(Records from a data source)
BEGIN

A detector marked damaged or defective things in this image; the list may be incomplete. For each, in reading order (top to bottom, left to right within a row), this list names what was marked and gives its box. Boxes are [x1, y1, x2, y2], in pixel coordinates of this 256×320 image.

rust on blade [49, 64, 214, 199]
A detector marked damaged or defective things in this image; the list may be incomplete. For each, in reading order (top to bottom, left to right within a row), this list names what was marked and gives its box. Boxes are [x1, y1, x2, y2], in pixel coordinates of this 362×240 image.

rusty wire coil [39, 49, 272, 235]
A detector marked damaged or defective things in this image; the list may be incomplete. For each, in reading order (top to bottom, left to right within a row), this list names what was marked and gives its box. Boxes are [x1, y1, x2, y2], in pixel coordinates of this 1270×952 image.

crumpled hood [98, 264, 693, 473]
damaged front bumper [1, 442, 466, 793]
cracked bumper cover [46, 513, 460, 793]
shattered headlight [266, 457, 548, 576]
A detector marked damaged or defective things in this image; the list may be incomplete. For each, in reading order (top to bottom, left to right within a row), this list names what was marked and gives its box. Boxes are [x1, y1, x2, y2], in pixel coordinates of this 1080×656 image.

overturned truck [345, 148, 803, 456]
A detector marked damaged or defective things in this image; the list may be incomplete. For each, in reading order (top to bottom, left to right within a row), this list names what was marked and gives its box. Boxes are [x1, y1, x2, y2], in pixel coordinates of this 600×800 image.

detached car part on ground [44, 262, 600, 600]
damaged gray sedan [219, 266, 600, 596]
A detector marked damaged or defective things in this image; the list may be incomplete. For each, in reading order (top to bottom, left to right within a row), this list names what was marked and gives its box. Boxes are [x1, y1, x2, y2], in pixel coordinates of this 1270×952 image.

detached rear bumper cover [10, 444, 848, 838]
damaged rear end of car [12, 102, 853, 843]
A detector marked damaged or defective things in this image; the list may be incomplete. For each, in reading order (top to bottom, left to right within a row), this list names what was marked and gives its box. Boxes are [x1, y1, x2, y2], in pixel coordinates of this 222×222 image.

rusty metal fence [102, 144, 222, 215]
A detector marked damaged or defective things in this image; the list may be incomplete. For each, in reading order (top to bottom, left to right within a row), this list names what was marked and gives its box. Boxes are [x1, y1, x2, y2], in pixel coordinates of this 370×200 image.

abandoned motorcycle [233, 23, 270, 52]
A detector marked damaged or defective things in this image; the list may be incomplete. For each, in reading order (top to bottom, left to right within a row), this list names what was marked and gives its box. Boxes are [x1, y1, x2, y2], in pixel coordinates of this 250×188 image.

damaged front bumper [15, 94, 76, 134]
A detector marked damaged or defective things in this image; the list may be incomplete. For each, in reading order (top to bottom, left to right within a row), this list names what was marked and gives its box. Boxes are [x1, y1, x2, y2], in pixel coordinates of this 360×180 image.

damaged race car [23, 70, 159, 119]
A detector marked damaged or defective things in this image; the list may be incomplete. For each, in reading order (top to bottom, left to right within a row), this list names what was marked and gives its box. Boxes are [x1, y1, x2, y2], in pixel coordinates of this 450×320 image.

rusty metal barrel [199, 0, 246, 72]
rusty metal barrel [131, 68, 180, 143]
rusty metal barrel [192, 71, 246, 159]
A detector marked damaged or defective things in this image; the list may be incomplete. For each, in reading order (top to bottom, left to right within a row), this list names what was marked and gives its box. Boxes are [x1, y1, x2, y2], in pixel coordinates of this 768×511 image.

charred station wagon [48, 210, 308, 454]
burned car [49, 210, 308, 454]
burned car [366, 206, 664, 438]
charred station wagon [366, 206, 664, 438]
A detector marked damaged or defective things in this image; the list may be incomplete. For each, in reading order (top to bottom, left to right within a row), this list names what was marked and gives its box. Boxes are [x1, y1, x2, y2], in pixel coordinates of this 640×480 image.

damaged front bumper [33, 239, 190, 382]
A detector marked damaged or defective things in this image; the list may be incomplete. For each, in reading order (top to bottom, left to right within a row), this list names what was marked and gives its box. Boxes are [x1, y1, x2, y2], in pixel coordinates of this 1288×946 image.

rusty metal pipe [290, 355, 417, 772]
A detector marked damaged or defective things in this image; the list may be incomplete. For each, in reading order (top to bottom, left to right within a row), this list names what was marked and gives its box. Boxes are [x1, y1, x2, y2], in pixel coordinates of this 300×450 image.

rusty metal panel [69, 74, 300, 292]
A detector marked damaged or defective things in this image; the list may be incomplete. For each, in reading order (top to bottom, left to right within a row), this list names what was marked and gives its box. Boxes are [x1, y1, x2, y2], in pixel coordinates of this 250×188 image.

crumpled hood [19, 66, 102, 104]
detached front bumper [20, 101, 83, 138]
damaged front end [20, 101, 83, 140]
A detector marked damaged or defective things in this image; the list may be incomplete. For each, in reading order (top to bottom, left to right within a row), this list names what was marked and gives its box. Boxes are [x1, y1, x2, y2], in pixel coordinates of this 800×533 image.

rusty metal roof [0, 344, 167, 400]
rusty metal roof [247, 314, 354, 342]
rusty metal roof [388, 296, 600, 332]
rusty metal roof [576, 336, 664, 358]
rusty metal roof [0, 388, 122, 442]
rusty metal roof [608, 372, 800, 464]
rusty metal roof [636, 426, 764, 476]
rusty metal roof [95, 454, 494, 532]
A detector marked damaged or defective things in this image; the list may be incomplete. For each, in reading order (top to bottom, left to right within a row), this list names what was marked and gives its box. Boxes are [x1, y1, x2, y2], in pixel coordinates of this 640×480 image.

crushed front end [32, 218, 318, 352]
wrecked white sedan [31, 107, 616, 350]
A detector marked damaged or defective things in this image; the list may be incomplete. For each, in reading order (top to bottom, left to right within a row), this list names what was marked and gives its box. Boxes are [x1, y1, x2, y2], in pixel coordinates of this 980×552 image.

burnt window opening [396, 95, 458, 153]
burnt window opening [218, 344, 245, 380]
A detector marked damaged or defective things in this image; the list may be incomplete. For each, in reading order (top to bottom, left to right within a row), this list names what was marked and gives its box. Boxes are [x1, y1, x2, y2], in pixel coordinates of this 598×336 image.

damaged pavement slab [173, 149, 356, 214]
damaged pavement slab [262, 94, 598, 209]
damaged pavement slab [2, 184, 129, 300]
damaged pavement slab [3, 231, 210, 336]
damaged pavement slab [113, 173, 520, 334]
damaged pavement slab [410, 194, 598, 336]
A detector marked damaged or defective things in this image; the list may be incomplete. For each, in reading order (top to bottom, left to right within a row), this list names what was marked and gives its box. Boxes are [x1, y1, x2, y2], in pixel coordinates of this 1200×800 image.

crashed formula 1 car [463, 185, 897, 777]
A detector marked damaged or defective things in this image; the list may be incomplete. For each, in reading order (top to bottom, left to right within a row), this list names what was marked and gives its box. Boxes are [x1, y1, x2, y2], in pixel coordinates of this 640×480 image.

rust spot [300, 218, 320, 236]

END

Line by line, write out the records above exactly.

Task solution:
A detector marked damaged or defective things in this image; the list may be incomplete. For each, in reading order (top to bottom, left to right within a row), this list names what was marked and gives its box. Boxes are [x1, y1, x2, y2], in pixel coordinates of this 256×320 image.

rust on blade [49, 64, 214, 199]
A detector marked damaged or defective things in this image; the list may be incomplete. For each, in reading order (top to bottom, left to right within a row), this list names what was marked and gives its box. Boxes are [x1, y1, x2, y2], in pixel coordinates of this 362×240 image.

rusty wire coil [39, 49, 272, 235]
A detector marked damaged or defective things in this image; the list may be incomplete. For each, in reading order (top to bottom, left to right within a row), this list names what was marked and gives its box. Boxes are [x1, y1, x2, y2], in pixel coordinates of this 1270×952 image.

crumpled hood [98, 264, 693, 473]
damaged front bumper [1, 442, 466, 793]
cracked bumper cover [46, 513, 460, 793]
shattered headlight [266, 457, 548, 576]
A detector marked damaged or defective things in this image; the list may be incomplete. For each, in reading order (top to bottom, left to right within a row), this list names what was marked and gives its box. Boxes are [x1, y1, x2, y2], in pixel coordinates of this 1080×656 image.

overturned truck [345, 148, 803, 456]
A detector marked damaged or defective things in this image; the list may be incomplete. For each, in reading order (top to bottom, left to right within a row), this list names what was marked and gives its box. Boxes are [x1, y1, x2, y2], in pixel coordinates of this 600×800 image.

detached car part on ground [44, 262, 600, 600]
damaged gray sedan [219, 266, 600, 596]
A detector marked damaged or defective things in this image; the list may be incomplete. For each, in reading order (top to bottom, left to right within a row), this list names what was marked and gives its box. Boxes are [x1, y1, x2, y2], in pixel coordinates of this 1270×952 image.

detached rear bumper cover [10, 444, 848, 838]
damaged rear end of car [12, 102, 853, 843]
A detector marked damaged or defective things in this image; the list may be incomplete. For each, in reading order (top to bottom, left to right within a row), this list names what was marked and gives its box. Boxes are [x1, y1, x2, y2], in pixel coordinates of this 222×222 image.

rusty metal fence [102, 144, 222, 215]
A detector marked damaged or defective things in this image; the list may be incomplete. For each, in reading order (top to bottom, left to right within a row), this list names what was marked and gives its box. Boxes are [x1, y1, x2, y2], in pixel coordinates of this 370×200 image.

abandoned motorcycle [233, 23, 270, 52]
A detector marked damaged or defective things in this image; the list may be incomplete. For each, in reading order (top to bottom, left to right within a row), this list names what was marked and gives its box. Boxes are [x1, y1, x2, y2], in pixel coordinates of this 250×188 image.

damaged front bumper [15, 94, 76, 134]
A detector marked damaged or defective things in this image; the list may be incomplete. For each, in reading order (top to bottom, left to right within a row), this list names what was marked and gives its box. Boxes are [x1, y1, x2, y2], in pixel coordinates of this 360×180 image.

damaged race car [23, 70, 159, 119]
A detector marked damaged or defective things in this image; the list may be incomplete. For each, in reading order (top to bottom, left to right within a row), this list names what was marked and gives its box. Boxes are [x1, y1, x2, y2], in pixel coordinates of this 450×320 image.

rusty metal barrel [199, 0, 246, 72]
rusty metal barrel [131, 68, 180, 143]
rusty metal barrel [192, 71, 246, 159]
A detector marked damaged or defective things in this image; the list may be incomplete. For each, in reading order (top to bottom, left to right within a row), this list names what was marked and gives its box. Boxes are [x1, y1, x2, y2], in pixel coordinates of this 768×511 image.

charred station wagon [48, 210, 308, 454]
burned car [49, 210, 308, 454]
burned car [366, 206, 664, 438]
charred station wagon [366, 206, 664, 438]
A detector marked damaged or defective things in this image; the list may be incomplete. For each, in reading order (top to bottom, left to right within a row), this list names what was marked and gives its box. Boxes are [x1, y1, x2, y2], in pixel coordinates of this 640×480 image.

damaged front bumper [33, 239, 190, 382]
A detector marked damaged or defective things in this image; the list may be incomplete. For each, in reading order (top to bottom, left to right within a row), this list names what was marked and gives its box. Boxes are [x1, y1, x2, y2], in pixel coordinates of this 1288×946 image.

rusty metal pipe [290, 355, 417, 772]
A detector marked damaged or defective things in this image; the list may be incomplete. For each, in reading order (top to bottom, left to right within a row), this list names what was marked and gives its box. Boxes are [x1, y1, x2, y2], in pixel coordinates of this 300×450 image.

rusty metal panel [69, 74, 300, 292]
A detector marked damaged or defective things in this image; the list may be incomplete. For each, in reading order (top to bottom, left to right within a row), this list names what was marked and gives its box. Boxes are [x1, y1, x2, y2], in pixel coordinates of this 250×188 image.

crumpled hood [19, 66, 102, 104]
detached front bumper [20, 101, 83, 138]
damaged front end [20, 101, 83, 140]
A detector marked damaged or defective things in this image; the list may be incomplete. For each, in reading order (top to bottom, left to right within a row), this list names what was marked and gives its box. Boxes are [x1, y1, x2, y2], in pixel coordinates of this 800×533 image.

rusty metal roof [0, 344, 167, 400]
rusty metal roof [247, 314, 354, 342]
rusty metal roof [388, 296, 600, 332]
rusty metal roof [576, 336, 664, 358]
rusty metal roof [0, 388, 122, 442]
rusty metal roof [608, 372, 800, 464]
rusty metal roof [636, 426, 764, 476]
rusty metal roof [95, 454, 494, 532]
A detector marked damaged or defective things in this image; the list may be incomplete. For each, in reading order (top to bottom, left to right within a row), this list names what was marked and gives its box. Boxes are [x1, y1, x2, y2], in pixel coordinates of this 640×480 image.

crushed front end [32, 218, 318, 352]
wrecked white sedan [31, 107, 616, 350]
A detector marked damaged or defective things in this image; the list may be incomplete. For each, in reading order (top to bottom, left to right within a row), this list names what was marked and gives its box. Boxes are [x1, y1, x2, y2], in pixel coordinates of this 980×552 image.

burnt window opening [396, 95, 458, 153]
burnt window opening [218, 344, 245, 380]
A detector marked damaged or defective things in this image; the list may be incomplete. For each, in reading order (top to bottom, left to right within a row), this list names what was marked and gives its box. Boxes are [x1, y1, x2, y2], in pixel coordinates of this 598×336 image.

damaged pavement slab [173, 149, 356, 214]
damaged pavement slab [262, 94, 598, 209]
damaged pavement slab [2, 184, 129, 300]
damaged pavement slab [3, 231, 210, 336]
damaged pavement slab [113, 173, 520, 334]
damaged pavement slab [410, 194, 598, 336]
A detector marked damaged or defective things in this image; the list may be incomplete. For each, in reading order (top to bottom, left to right within a row), this list names what was marked and gives its box. Boxes are [x1, y1, x2, y2], in pixel coordinates of this 1200×800 image.

crashed formula 1 car [463, 185, 897, 777]
A detector marked damaged or defective things in this image; the list may be incomplete. For each, in reading order (top to bottom, left to right within a row), this list names what was marked and gives its box. Boxes are [x1, y1, x2, y2], in pixel coordinates of this 640×480 image.

rust spot [300, 218, 320, 236]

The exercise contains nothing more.